Calculating the energy of decomposed subseries via MODWT
K-means clustering method
Clustering is the process of dividing or grouping a specific set of patterns into separate groups, in which, similar patterns remain in the same cluster and different patterns locate in the other clusters. The k-means clustering is used for vector quantization and, generally, it is used in data mining cluster analysis. The aim of the k-means clustering is to partition n observations into k clusters in which each observation belongs to the cluster with the nearest mean, serving as a prototype of the cluster. This leads to a partitioning of the data space into Voronoi cells. According to Pham et al. (2005), k-means minimizes within-cluster variances (squared Euclidean distances), but not regular Euclidean distances, which would be the more difficult Weber problem: the mean optimizes squared errors, whereas only the geometric median minimizes Euclidean distances.
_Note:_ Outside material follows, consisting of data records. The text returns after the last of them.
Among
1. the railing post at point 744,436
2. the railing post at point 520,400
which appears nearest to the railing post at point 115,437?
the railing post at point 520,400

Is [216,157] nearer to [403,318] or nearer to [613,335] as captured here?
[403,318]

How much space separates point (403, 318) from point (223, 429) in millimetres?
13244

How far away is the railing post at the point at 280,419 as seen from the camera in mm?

Given an initial set of k means, the algorithm proceeds by alternating between two steps:
Assignment step: assigning each observation to the cluster whose mean has the least squared Euclidean distance.
Update step: calculating the new means (centroids) of the observations in the new clusters. When the assignments no longer change, the algorithm has converged (see Pham et al. 2005 for more details).
Radial basis functions (RBF) method
Geostatistical methods can be used to extend the obtained results to the whole studied area. Radial basis function (RBF) is a geostatistical model and has its origin in methods for providing the exact interpolation of datasets' points in a multi-dimensional space (Powell 1987). RBF interpolation is an advanced method in approximation theory for constructing high-order accurate interpolants of unstructured data, possibly in high-dimensional spaces. The interpolant takes the form of a weighted sum of RBF. RBF is often spectrally accurate and stable for large numbers of nodes even in high dimensions (Buhmann & Dyn 1993). According to Flyer & Wright (2009), RBF interpolation has been used to approximate differential operators, integral operators, and surface differential operators. The RBF mappings give an interpolating function which passes exactly through every data point. If there is noise present on the data, the interpolating function which averages over the noise gives the best extension.
Considered methodology
The main aim of this study was to investigate the capability of new methods in temporal and spatial analysis of precipitation in an area to reduce computational time, cost, errors, and noise in temporal and spatial investigation of precipitation. The MODWT–K-means framework was used for this aim. MODWT was used to extract dynamic and multiscale features of the non-stationary precipitation time series, and K-means was applied to objectively identify spatially homogeneous clusters on the high-dimensional wavelet-transformed feature space. During the modeling process, an attempt was made to reduce the number of input data in the analyzing process. The following points could be considered to reduce the noise values:
The number of inputs in modeling process should be reduced.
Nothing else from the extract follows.